Hacia el Domingo 31 de mayo de 2020: «CONTAGIADOS DE ESPERANZA»

“Nuestros huesos están secos, nuestra esperanza ha perecido, estamos destrozados”. Son palabras pronunciadas hace dos mil quinientos años. Las escribe el profeta Ezequiel, hablando en nombre de su pueblo que se siente como un conjunto de huesos muertos, sepultados y sin esperanza ninguna de futuro.

Pero Dios, por medio del profeta, convoca al Espíritu desde los cuatro vientos y da vida y forma a todos esos huesos que simbolizan a la casa de Israel. Dios lo puede todo: cuando no hay esperanza para el hombre, incluso cuando no hay vida, el Espíritu todo lo renueva.

Esta lectura de Ezequiel es uno de los textos que sirven de fondo al relato de Pentecostés, en el que san Lucas nos cuenta la efusión plena del Espíritu de Dios sobre la Iglesia naciente.

Otro texto que sirve de fondo a Pentecostés es el de la torre de Babel: un pueblo orgulloso que quiere llegar hasta el cielo con sus técnicas y funda un imperio para unificar a todos bajo un mismo idioma. Pero el pecado de orgullo produce división y la torre deja de construirse.

Es también actual el texto de Babel, como el de Ezequiel. Además de faltos de esperanza, creo que también vivimos llenos de orgullo y estamos siendo sembradores de división.

¿Hará falta dinero para reconstruir Europa y el mundo después de toda esta crisis? Ciertamente. Harán falta muchas cosas; pero necesitaremos, ante todo, espíritu: fuerza, motor interior, comunión, paz profunda, humanidad.

Cristo, resucitando, ha vencido al mundo, ha vencido el mal y la muerte. Ahora, enviándonos su Espíritu, nos “contagia” de su victoria. La Pascua no es victoria individual de Jesús de Nazaret: su fruto más acabado es la efusión del Espíritu de Dios, “Señor y dador de vida”.
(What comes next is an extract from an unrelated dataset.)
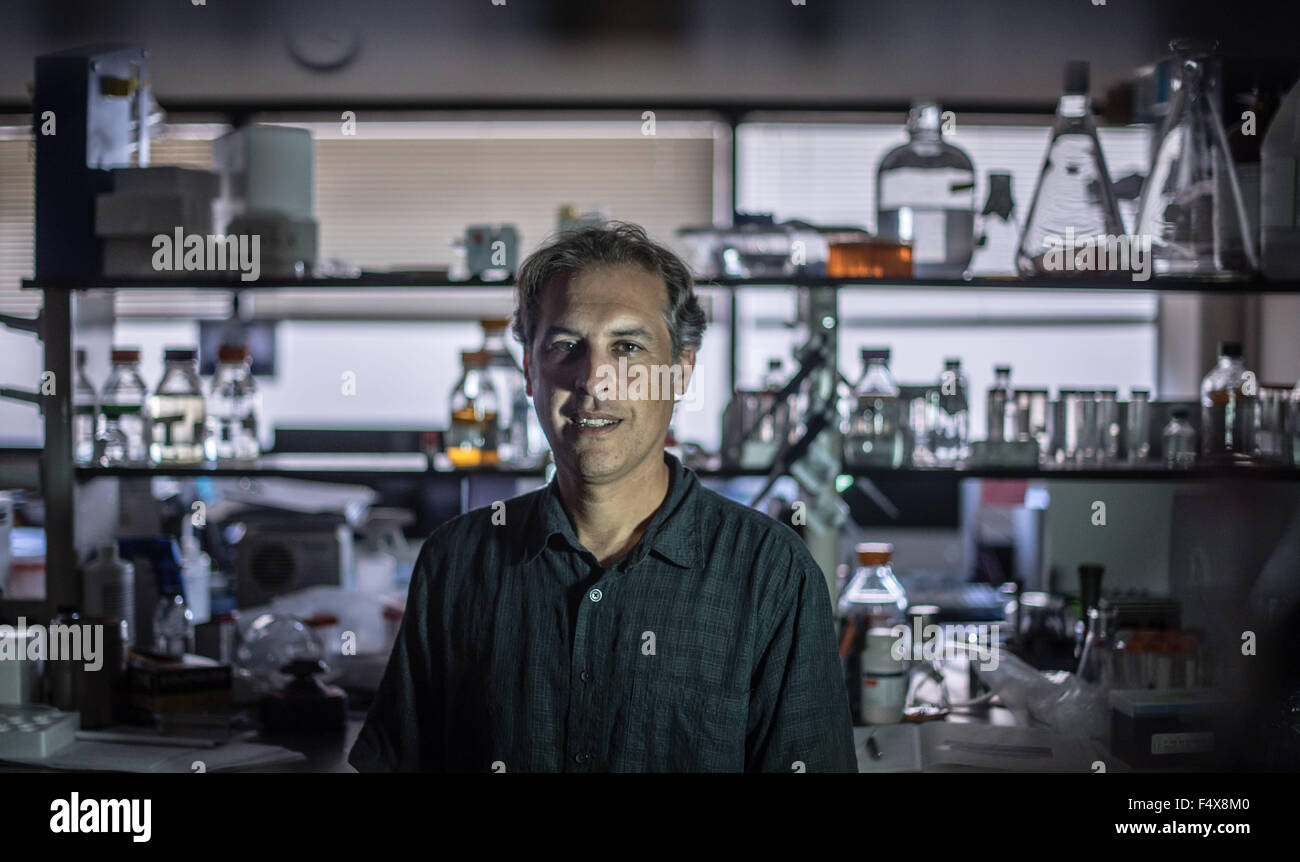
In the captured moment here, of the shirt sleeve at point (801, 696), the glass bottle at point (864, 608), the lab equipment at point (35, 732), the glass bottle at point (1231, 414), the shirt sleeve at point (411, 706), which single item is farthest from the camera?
the glass bottle at point (1231, 414)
En Pentecostés, hoy, celebramos que la victoria de Cristo nos ha sido trasfundida a nuestro cuerpo a través del Espíritu. Los anticuerpos que la carne de Jesús ha conseguido contra todo tipo de males nos llegan a las venas del alma y del cuerpo a través de su aliento. Cerca de él podemos respirar con su mismo espíritu y, por eso, somos contagiados de vida plena.
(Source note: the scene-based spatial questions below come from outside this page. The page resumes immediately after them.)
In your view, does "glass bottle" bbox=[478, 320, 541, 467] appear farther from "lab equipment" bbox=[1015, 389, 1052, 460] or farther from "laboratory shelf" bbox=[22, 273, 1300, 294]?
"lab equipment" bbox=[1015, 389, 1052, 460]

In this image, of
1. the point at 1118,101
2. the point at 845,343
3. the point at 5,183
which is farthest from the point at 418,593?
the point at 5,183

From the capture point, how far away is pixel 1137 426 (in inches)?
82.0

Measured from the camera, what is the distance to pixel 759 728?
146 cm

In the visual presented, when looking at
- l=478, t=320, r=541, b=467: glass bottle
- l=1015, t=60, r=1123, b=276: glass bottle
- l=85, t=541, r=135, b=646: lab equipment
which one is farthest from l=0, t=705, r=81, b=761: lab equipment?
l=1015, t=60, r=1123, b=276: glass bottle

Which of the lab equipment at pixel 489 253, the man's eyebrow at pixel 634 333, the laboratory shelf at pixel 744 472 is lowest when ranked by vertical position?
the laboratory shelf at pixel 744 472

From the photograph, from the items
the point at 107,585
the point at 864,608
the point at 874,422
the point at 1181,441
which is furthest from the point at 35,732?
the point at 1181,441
Pensaba yo, allá por Semana Santa, que el domingo de Resurrección marcaría, como un símbolo, el principio de la victoria sobre este virus. Pienso, en este día, que esa victoria es ahora cuando se va a notar entre nosotros: el Sanado nos sana, el Resucitado nos transmite su vida; ese es el misterio de Pentecostés.
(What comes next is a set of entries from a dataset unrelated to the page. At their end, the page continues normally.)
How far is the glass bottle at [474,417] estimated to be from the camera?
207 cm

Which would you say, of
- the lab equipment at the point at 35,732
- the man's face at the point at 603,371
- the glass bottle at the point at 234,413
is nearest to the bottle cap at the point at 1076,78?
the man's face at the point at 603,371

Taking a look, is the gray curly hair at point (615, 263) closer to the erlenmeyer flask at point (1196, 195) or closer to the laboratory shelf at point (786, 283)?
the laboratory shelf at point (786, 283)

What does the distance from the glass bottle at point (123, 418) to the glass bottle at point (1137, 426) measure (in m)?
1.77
El Espíritu Santo no es una idea o un símbolo que nos sirve para momentos de oración y retiro: es la fuerza que mantiene en pie a la Iglesia en medio de las plazas, es aquel que da vida a todo lo que respira y sustenta la belleza de todo lo creado. El Espíritu, presente siempre, hace posible la vida, toda vida; ese Espíritu, derramado ahora de forma plena gracias a Jesús, lo renueva todo y hace posible todo nuevo comienzo.

Ahora, más que nunca, la misión de la Iglesia será soplar para el mundo el viento joven del Espíritu; ella deberá esforzarse, ante todo, en respirar al ritmo de Jesús, con su mismo aliento, para transmitir a este mundo el respirar mismo de Dios.

Creemos en el actuar de Dios en el mundo; creemos en su presencia en el presente. Él siente y actúa, ama todo lo nuestro. “Ni uno solo de nuestros cabellos se cae sin que él lo sepa”, nadie se pierde fuera de su mirada. Él es más fuerte que todos nuestros miedos, es mucho más poderoso que todos los que buscan el poder.

La esperanza no es un sentimiento, ni siquiera una opción: es un regalo que agradecemos y nos esforzamos por hacer fructificar.